Regulations last checked for updates: Nov 22, 2024

Title 12 - Banks and Banking last revised: Nov 20, 2024
§ 226.56 - Requirements for over-the-limit transactions.

(a) Definition. For purposes of this section, the term “over-the-limit transaction” means any extension of credit by a card issuer to complete a transaction that causes a consumer's credit card account balance to exceed the credit limit.

(b) Opt-in requirement—(1) General. A card issuer shall not assess a fee or charge on a consumer's credit card account under an open-end (not home-secured) consumer credit plan for an over-the-limit transaction unless the card issuer:

(i) Provides the consumer with an oral, written or electronic notice, segregated from all other information, describing the consumer's right to affirmatively consent, or opt in, to the card issuer's payment of an over-the-limit transaction;

(ii) Provides a reasonable opportunity for the consumer to affirmatively consent, or opt in, to the card issuer's payment of over-the-limit transactions;

(iii) Obtains the consumer's affirmative consent, or opt-in, to the card issuer's payment of such transactions;

(iv) Provides the consumer with confirmation of the consumer's consent in writing, or if the consumer agrees, electronically; and

(v) Provides the consumer notice in writing of the right to revoke that consent following the assessment of an over-the-limit fee or charge.

□ □ □

• [Task goal]: Write out the over-the-limit transaction regulation above word for word, from its first line through item (v).

• [Data entries]:

□ □ □

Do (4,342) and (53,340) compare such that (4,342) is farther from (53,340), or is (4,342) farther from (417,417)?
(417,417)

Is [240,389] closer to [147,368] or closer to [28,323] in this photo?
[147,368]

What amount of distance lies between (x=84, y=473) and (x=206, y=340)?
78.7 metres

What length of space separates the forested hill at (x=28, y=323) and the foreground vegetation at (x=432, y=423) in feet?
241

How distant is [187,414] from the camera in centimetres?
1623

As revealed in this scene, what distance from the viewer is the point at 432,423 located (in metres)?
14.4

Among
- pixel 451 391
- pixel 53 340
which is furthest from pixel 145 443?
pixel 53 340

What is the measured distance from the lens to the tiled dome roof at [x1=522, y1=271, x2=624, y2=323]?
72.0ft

□ □ □

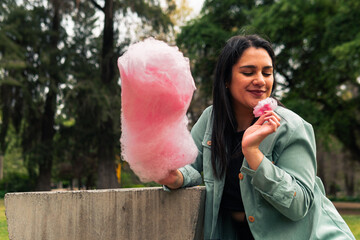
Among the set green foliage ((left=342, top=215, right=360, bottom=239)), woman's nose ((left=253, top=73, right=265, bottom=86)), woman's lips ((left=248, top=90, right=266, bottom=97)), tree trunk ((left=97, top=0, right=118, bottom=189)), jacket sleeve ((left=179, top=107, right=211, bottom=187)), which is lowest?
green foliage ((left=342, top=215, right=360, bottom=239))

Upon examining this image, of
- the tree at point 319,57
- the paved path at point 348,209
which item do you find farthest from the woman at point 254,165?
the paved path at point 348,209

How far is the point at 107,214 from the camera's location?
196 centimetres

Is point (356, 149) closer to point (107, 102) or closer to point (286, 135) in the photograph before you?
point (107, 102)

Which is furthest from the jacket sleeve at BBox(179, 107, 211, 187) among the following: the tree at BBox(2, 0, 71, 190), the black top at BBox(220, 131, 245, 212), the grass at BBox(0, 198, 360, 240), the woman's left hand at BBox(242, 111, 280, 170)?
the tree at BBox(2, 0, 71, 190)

□ □ □

• [The response]:
Regulations last checked for updates: Nov 22, 2024

Title 12 - Banks and Banking last revised: Nov 20, 2024
§ 226.56 - Requirements for over-the-limit transactions.

(a) Definition. For purposes of this section, the term “over-the-limit transaction” means any extension of credit by a card issuer to complete a transaction that causes a consumer's credit card account balance to exceed the credit limit.

(b) Opt-in requirement—(1) General. A card issuer shall not assess a fee or charge on a consumer's credit card account under an open-end (not home-secured) consumer credit plan for an over-the-limit transaction unless the card issuer:

(i) Provides the consumer with an oral, written or electronic notice, segregated from all other information, describing the consumer's right to affirmatively consent, or opt in, to the card issuer's payment of an over-the-limit transaction;

(ii) Provides a reasonable opportunity for the consumer to affirmatively consent, or opt in, to the card issuer's payment of over-the-limit transactions;

(iii) Obtains the consumer's affirmative consent, or opt-in, to the card issuer's payment of such transactions;

(iv) Provides the consumer with confirmation of the consumer's consent in writing, or if the consumer agrees, electronically; and

(v) Provides the consumer notice in writing of the right to revoke that consent following the assessment of an over-the-limit fee or charge.